To enable this change on 1 July, the CJRS will be closed to new entrants on 30 June. This means employees furloughed for the first time must be placed on furlough on or before 10 June in order to access flexible furlough, in order for the three week minimum period to have been completed by 30 June. All employers planning to claim a grant from 1 July must have completed their first claim (for the period ending 30 June) by 31 July.

In June and July, nothing will change for employers and the Government will continue to pay 80% of people’s salaries. From August, the level of the grant will be slowly reduced and employers will be required to top up the Government payment to ensure employees receive 80% of their normal pay, up to a monthly cap of £2,500, throughout. In August, employers will be asked to pay employer NICs and pension contributions; in September employers will also pay 10% of wages to make up the 80% total, up to a cap of £2,500; in October, employers’ contribution will increase to employer NICs and pension contributions and 20% of wages, up to a cap of £2,500.

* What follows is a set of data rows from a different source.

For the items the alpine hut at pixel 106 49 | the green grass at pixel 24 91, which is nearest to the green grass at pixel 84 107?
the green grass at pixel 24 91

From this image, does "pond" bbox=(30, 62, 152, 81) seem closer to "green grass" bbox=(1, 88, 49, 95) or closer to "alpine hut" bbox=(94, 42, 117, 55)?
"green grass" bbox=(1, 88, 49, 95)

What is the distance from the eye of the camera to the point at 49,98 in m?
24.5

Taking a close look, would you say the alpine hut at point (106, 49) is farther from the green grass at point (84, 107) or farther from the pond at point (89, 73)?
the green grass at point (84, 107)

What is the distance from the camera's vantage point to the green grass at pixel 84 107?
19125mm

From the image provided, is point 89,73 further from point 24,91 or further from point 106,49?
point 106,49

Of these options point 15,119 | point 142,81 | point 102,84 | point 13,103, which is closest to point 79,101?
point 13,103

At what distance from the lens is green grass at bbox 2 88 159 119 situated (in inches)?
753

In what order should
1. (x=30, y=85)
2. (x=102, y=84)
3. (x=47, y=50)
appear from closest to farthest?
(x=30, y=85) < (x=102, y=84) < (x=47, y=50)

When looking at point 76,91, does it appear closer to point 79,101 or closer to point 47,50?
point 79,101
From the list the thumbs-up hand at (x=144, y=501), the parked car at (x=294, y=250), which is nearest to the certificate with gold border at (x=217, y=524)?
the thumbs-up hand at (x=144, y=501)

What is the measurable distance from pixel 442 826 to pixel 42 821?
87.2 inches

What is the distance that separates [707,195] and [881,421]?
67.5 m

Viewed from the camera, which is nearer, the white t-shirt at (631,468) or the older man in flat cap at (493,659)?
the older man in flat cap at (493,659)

An early assessment of CJRS claims suggest that around 40% of employers have not made a claim for employer NICs costs or employer pension contributions and so will be unaffected by the change in August if their employment patterns do not change.

Detailed guidance on these changes will be published on 12 June.

The SEISS opened on 13 May—days ahead of schedule—and eligible individuals will still be able to apply for the first grant until 13 July. By midnight on 31 May, 2.5 million self-employed individuals had already applied for grants, worth £7.2 billion in total.

The SEISS will be extended and eligible individuals could now qualify for a second and final grant.

The extension of the SEISS now means eligible individuals whose businesses are adversely affected by coronavirus will be able to claim a second and final taxable grant when the scheme reopens for applications in August. Individuals will be able to claim a taxable grant worth 70% of their average monthly trading profits, paid out in another single instalment covering three months’ worth of profits, and capped at £6,570 in total. This is in line with changes to the CJRS as the economy reopens and the eligibility criteria remain the same for this final grant.

An individual does not need to have claimed the first grant to receive the second grant: for example, they may only have been adversely affected by coronavirus in this later phase.

Further guidance will be published on 12 June.